** Information provided follows **
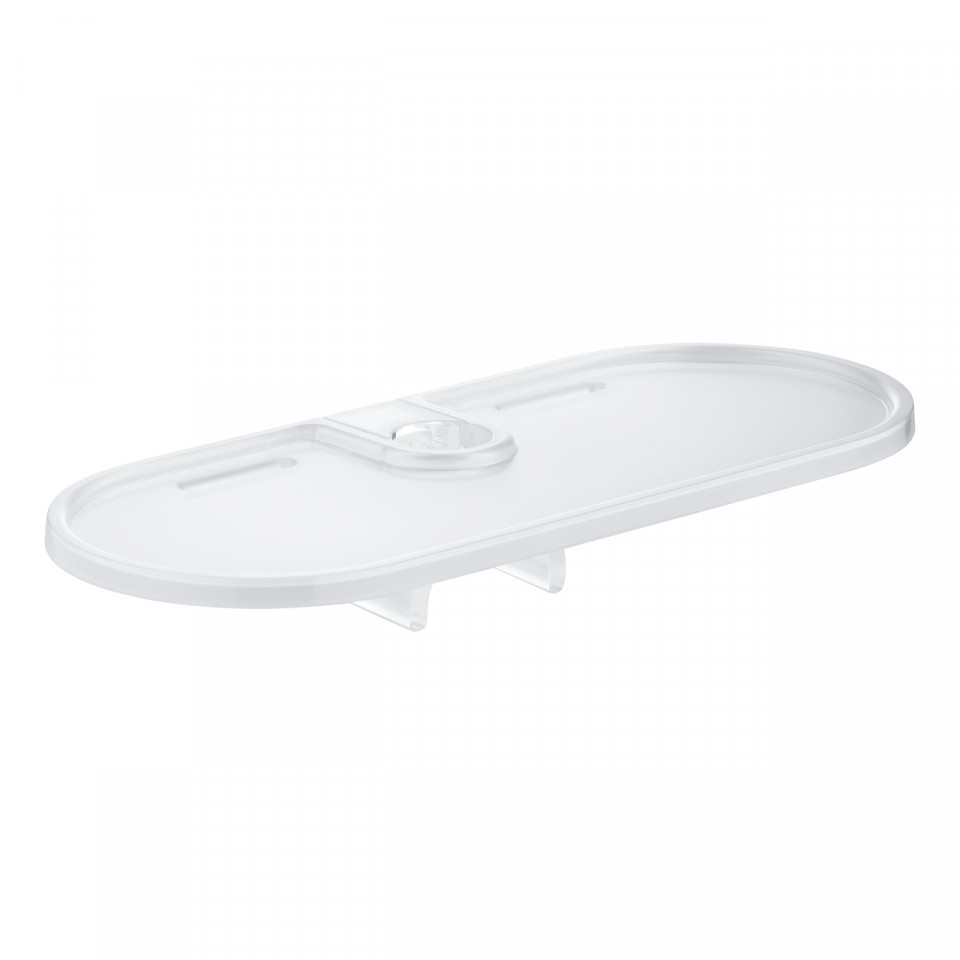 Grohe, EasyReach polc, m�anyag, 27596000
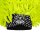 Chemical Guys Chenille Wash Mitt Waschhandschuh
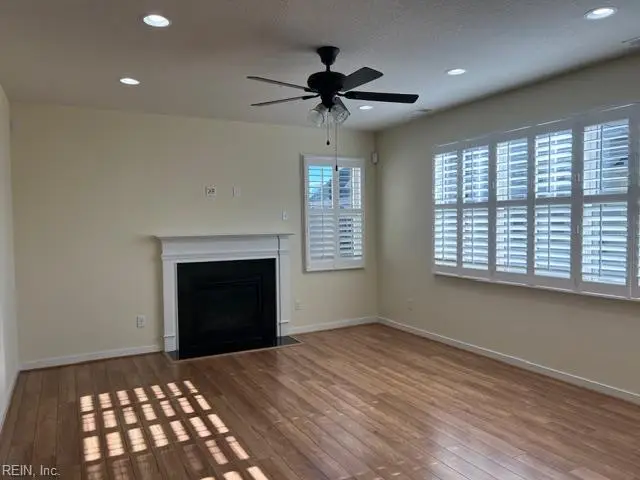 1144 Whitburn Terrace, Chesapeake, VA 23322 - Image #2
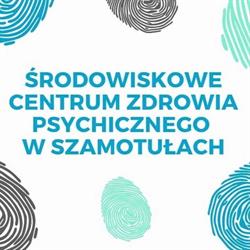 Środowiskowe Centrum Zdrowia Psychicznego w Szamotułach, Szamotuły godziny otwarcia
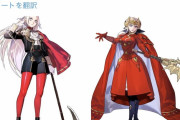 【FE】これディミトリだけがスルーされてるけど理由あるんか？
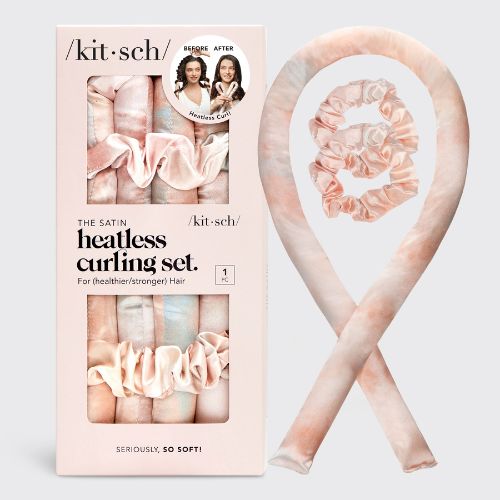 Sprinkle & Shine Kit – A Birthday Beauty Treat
** End of Information provided **
Task prompt> What is needed is an exact restatement of every line from the line containing "Chemical Guys Chenille" through the last line of the records, minus any pictures.

Your solution>
 Chemical Guys Chenille Wash Mitt Waschhandschuh
 1144 Whitburn Terrace, Chesapeake, VA 23322 - Image #2
 Środowiskowe Centrum Zdrowia Psychicznego w Szamotułach, Szamotuły godziny otwarcia
 【FE】これディミトリだけがスルーされてるけど理由あるんか？
 Sprinkle & Shine Kit – A Birthday Beauty Treat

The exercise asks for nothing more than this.